Towards an algebraic understanding of jet bundles: $R/\mathfrak{m}^r \cong \bigoplus^r_{j=0}\text{Symm}^j(\mathfrak{m}/\mathfrak{m}^2)$?

Question

Let $R$ be a commutative ring and $\mathfrak{m}_p$ a maximal ideal. Does the following isomorphism hold?

$$R/\mathfrak{m}_p^{r+1}\cong \bigoplus^r_{j=0}\text{Symm}^j(\mathfrak{m}_p/\mathfrak{m}_p^2)$$

Plugging in $R=C^\infty(M)$ and $\mathfrak{m}_p= \{f:M \to \mathbb{C}: f(p)=0 \}$ we get the familiar identity:

$$C^\infty(M)/\mathfrak{m}_p^{r+1} \cong \bigoplus^r_{j=0} \text{Symm}^j(T_p^*M)$$

1. Does the first identity holds generally?

2. Is the $r$-th order jet bundle nothing but the $r$-th order symmetric algebra bundle on the cotangent bundle $J^r(M) \cong \bigoplus^r_{j=0} S^j(T^*M)$?

Answer 1

1. No. Take $R = \mathbb{Z}, m = (2), r = 1$.

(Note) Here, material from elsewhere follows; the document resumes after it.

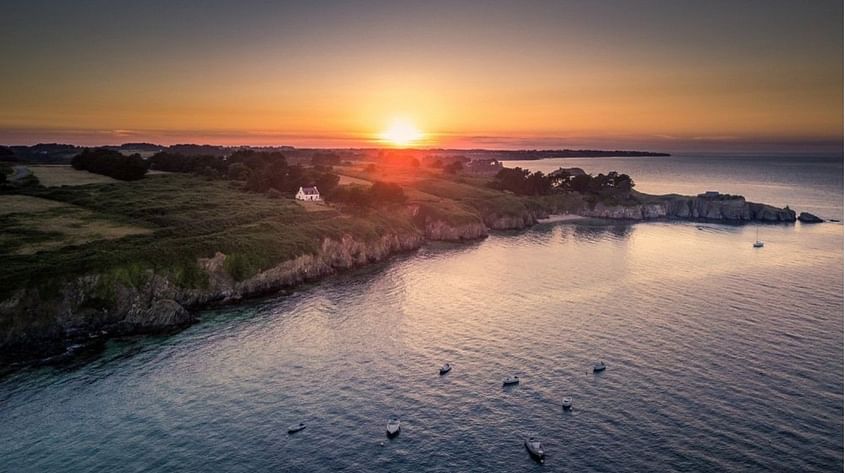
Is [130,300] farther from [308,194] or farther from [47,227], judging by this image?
[308,194]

2. I think the answer is "yes, but not naturally." That is, for a particular $M$, I think it's true that we have the desired isomorphism of vector bundles, but I also think this isomorphism cannot be made natural in $M$. The RHS is something like the associated graded of the LHS, so I think both sides have algebra structures that might differ.